By Misko Taleski for Southeast European Times in Skopje -- 30/08/12
Many streets in Gostivar may be renamed. [Miki Trajkovski/SETimes]
Macedonia's inspectorate for local government has rejected an effort by Gostivar's mayor to rename public spaces after controversial figures, including Nazi collaborator Dzemail Hasani (Dzemo Hasa) who conducted massacres against the local population in WWII.
The controversy is part of a larger effort throughout Macedonia, where the two largest Albanian parties are proposing to rename hundreds of streets after ethnic Albanian heroes.
Vanco Sehtanski, director of the inspectorate, told SETimes that the effort by Mayor Rufi Osmani and the city's Albanian population is contrary to the constitution and legal norms.
The Macedonian parliament is expected to review the proposal. Gostivar streets could be renamed only through implementation of the Badenter rule, which demands a majority of votes from an ethnic minority for a proposal to be adopted.
"Everywhere the Badenter majority rule is not respected, we nullify the decision and make it legally inapplicable," Sehtanski said.
"There is disharmony between the existing street names with the real situation on the ground which comes from the [town's] ethnic composition. Postponing [the renaming] cannot be tolerated anymore," Fadilj Zendeli, president of the Gostivar municipal council, said.
The Democratic Union for Integration (DUI) and the Democratic Party of Albanians (DPA) are leading efforts to rename streets and landmarks. As many as 50 streets would be renamed in Skopje, with writer Ismail Kadare and former Albania Prime Minister Hasan Prishtina among those who could be honoured.
Struga officials plan to rename streets for Albanian heroes as well. "If we do not reach a joint agreement, the streets, squares and bridges will first be numbered and then we will rename them upon agreement," Mayor Ramiz Merko said.
Some oppose the idea, however, saying that the renaming can only inflame ethnic tensions.

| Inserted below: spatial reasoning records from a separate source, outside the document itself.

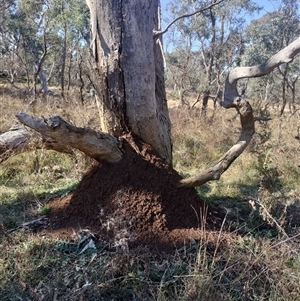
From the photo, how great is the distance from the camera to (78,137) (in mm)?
2758

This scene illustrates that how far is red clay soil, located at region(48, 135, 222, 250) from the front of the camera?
2.77 metres

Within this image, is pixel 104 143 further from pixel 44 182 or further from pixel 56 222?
pixel 44 182

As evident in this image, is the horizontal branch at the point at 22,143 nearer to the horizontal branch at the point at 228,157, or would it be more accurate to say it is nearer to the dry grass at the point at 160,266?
the dry grass at the point at 160,266

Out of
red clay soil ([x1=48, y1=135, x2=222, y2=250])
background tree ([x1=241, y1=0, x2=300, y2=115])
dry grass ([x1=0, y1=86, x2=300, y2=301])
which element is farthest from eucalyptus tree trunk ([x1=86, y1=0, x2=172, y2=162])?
background tree ([x1=241, y1=0, x2=300, y2=115])

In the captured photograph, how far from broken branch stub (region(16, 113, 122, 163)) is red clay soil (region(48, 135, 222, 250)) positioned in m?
0.12

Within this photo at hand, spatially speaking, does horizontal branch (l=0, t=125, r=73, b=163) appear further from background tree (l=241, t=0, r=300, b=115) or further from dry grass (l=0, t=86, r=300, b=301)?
background tree (l=241, t=0, r=300, b=115)

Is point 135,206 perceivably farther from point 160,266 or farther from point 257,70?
point 257,70

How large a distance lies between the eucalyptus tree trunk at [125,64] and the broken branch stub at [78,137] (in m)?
0.25

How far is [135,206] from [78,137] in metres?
0.74

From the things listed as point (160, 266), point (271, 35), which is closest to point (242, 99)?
point (160, 266)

"It is absurd to change a name of a street named after an anti-fascist fighter [to the name of] a fascist who caused rivers of blood among all ethnicities here," Velko Stefanovski, 67, retiree and a resident of Gostivar, told SETimes.
The issue has been part of a wider debate in the region. An ongoing debate in Serbia concerns the request for equal treatment of Chetniks, who also collaborated with the Nazis, and the rights of their descendants with those of anti-fascist partisans.

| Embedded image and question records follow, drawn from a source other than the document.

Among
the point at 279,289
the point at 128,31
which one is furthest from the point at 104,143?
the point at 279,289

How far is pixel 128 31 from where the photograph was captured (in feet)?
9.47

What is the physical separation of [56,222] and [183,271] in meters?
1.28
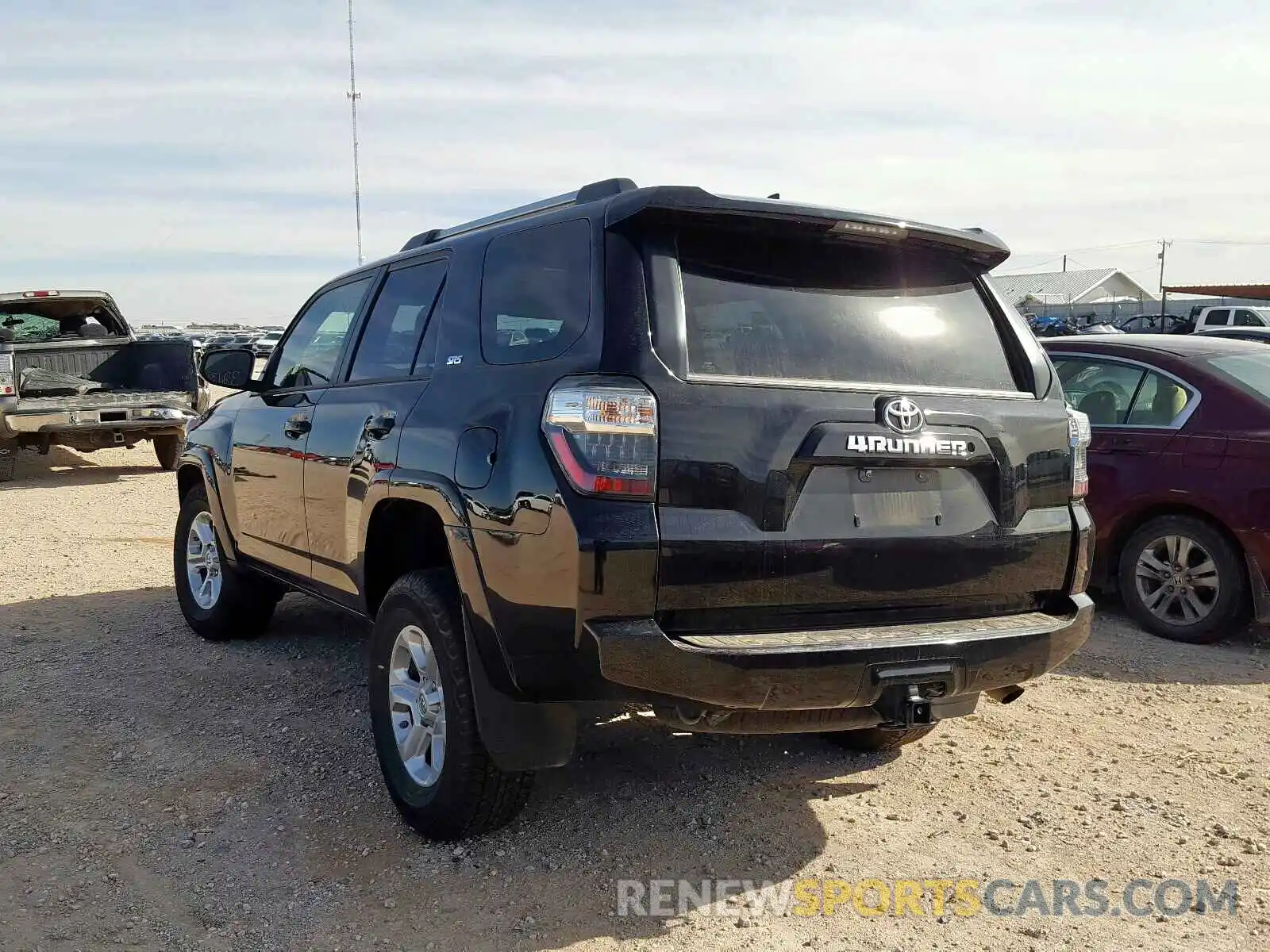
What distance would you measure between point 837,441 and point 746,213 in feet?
2.23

The postal service in Stara Pazova, Serbia, delivers letters to a street renamed for Ratko Mladic, though the change is not officially approved.
"The fact that the municipality says such a street does not exist is a lie and is foolish," Slavko Rudakijevic, a 53-year old resident of Stara Pazova who renamed the street, said.

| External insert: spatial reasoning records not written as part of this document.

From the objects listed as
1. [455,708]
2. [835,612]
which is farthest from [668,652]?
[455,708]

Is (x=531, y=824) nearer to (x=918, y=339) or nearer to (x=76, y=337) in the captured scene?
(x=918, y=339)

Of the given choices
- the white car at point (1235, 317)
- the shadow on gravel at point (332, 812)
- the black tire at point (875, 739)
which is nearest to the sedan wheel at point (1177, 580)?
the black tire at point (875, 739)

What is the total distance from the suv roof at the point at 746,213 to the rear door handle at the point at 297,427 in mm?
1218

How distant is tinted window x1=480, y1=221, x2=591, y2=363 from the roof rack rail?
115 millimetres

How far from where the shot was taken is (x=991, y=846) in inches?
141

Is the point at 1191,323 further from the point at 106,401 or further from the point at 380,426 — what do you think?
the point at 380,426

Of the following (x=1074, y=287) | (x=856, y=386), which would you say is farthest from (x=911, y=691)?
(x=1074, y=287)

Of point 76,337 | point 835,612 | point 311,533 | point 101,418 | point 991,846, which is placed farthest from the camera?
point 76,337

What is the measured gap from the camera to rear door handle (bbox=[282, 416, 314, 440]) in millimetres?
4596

In south Serbia, ethnic tensions flared last January after the local government renamed 17 streets with names of UCK fighters and Albanian historical figures.
"Such decisions will change nothing. The co-ordinating council will not let the citizens be hostages of the 1990s. Local politicians should solve existential problems rather than provoke," Milan Markovic, former minister for human and minority rights, told SETimes.